Cash subsidies are among the incentives fueling a dramatic rise in U.S. trademark applications by Chinese filers. Thousands are said to be improperly filed and unlikely to be granted.
In a national effort to increase IP ownership China is paying companies and individuals, some of them prisoners, as much as the equivalent of $800 to register a trademark in the U.S.
“The U.S officials say many China filings show a pattern of suspicious claims about the goods in question and the qualifications of the attorneys handling them,” reports the Wall Street Journal.
China may be attempting to “disrupt” the U.S. system by flooding it with huge numbers of applications, making it potentially more difficult for business to obtain the marks they desire, especially those that may be associated with products that are sold in e-commerce.

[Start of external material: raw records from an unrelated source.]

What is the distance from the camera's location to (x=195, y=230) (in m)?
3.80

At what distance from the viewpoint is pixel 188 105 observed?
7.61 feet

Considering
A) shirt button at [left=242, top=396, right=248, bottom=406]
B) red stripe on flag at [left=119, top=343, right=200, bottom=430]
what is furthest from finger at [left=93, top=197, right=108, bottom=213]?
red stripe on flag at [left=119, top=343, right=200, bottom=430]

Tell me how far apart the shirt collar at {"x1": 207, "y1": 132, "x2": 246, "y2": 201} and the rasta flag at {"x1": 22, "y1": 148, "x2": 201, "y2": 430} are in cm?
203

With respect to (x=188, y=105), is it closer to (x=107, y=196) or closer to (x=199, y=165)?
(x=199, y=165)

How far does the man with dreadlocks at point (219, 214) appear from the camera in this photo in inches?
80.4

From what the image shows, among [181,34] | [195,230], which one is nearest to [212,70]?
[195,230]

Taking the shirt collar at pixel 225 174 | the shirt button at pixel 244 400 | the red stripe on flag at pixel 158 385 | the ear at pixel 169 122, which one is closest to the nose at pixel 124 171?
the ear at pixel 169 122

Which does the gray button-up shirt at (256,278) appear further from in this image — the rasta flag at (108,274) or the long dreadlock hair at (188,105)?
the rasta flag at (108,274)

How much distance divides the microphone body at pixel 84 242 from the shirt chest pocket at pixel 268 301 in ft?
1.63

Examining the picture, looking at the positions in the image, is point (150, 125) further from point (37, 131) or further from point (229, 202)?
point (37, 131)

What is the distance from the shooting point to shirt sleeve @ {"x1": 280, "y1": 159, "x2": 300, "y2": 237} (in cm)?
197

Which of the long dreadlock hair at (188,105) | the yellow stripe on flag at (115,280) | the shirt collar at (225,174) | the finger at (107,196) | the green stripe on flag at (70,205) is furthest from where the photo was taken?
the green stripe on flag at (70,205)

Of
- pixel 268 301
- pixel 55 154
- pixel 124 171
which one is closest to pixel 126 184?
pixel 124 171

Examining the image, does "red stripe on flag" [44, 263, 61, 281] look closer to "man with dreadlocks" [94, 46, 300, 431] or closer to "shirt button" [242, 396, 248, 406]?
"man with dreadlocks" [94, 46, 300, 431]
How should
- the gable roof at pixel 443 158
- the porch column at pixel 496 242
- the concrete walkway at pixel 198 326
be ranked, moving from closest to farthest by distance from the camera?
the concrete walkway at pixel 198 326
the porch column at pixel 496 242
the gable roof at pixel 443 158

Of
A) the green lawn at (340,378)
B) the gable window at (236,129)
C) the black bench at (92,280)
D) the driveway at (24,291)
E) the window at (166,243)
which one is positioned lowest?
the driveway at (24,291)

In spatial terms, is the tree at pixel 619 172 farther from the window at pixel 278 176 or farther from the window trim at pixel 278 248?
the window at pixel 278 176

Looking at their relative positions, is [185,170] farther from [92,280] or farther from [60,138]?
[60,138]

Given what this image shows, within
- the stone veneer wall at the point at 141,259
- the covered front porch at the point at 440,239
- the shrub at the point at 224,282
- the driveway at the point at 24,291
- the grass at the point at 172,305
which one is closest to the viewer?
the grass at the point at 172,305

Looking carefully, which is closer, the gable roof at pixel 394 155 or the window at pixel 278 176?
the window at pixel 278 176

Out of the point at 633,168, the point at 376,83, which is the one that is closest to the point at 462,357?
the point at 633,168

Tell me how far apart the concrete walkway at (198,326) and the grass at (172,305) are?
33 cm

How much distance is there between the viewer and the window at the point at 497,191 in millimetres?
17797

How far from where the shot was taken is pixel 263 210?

Mark Cohen, UC Berkeley law professor and former USPTO expert on China told IP CloseUp that he did not believe there is a concerted effort to undermine the U.S. trademark system.
“China is metrics-driven, numbers-oriented society,” said Cohen, who is fluent in Chinese. “It wants to achieve government-established goals and will resort to incentives to achieve them. This planned approach can lead to the kind of spikes we have been seeing in trademark applications. The ultimate impact is unclear.”
In addition to paying cash incentives, China has been known, says Professor Cohen, to award tenure, defer income taxes and reduce sentences of prisoners who obtain marks. Similar motivations have been known to exist in the patent space, where China is a leading U.S. filer and number two globally. If the pattern continues, it will soon be number one in both trademarks and patents.
This rapid rise does not necessarily lead to high quality IP rights or to appropriate use of them. But IP does apparently amount to something of a numbers came to China.
Cohen believes that many of the filers are small businesses selling online goods such as phone chargers and cheap clothing. Whether they are every in a position to enforce their marks, if infringed, remains to be seen.
These payments by the Chinese government amount to nearly $800 per US trademark registration that is obtained (a potential profit per trademark of $525 after filing fees), reports trademark attorney Josh Groben.
“Given that the median monthly income for a Chinese citizen is around $1,000,” says Groben, “the government payments make it possible for someone in China to have a full-time income by registering just two US trademarks per month.”
The U.S. received more than 50,000 applications from China in the year through September 2017, accounting for 8.5% of all trademark filings.
It is difficult to know how aggressively legitimate Chinese trademark holders will enforce their rights against infringers. In the U.S. complete failure to enforce will lead to a weakening of an owner’s marks, loss of distinctiveness over time and potential forfeiture of certain available remedies.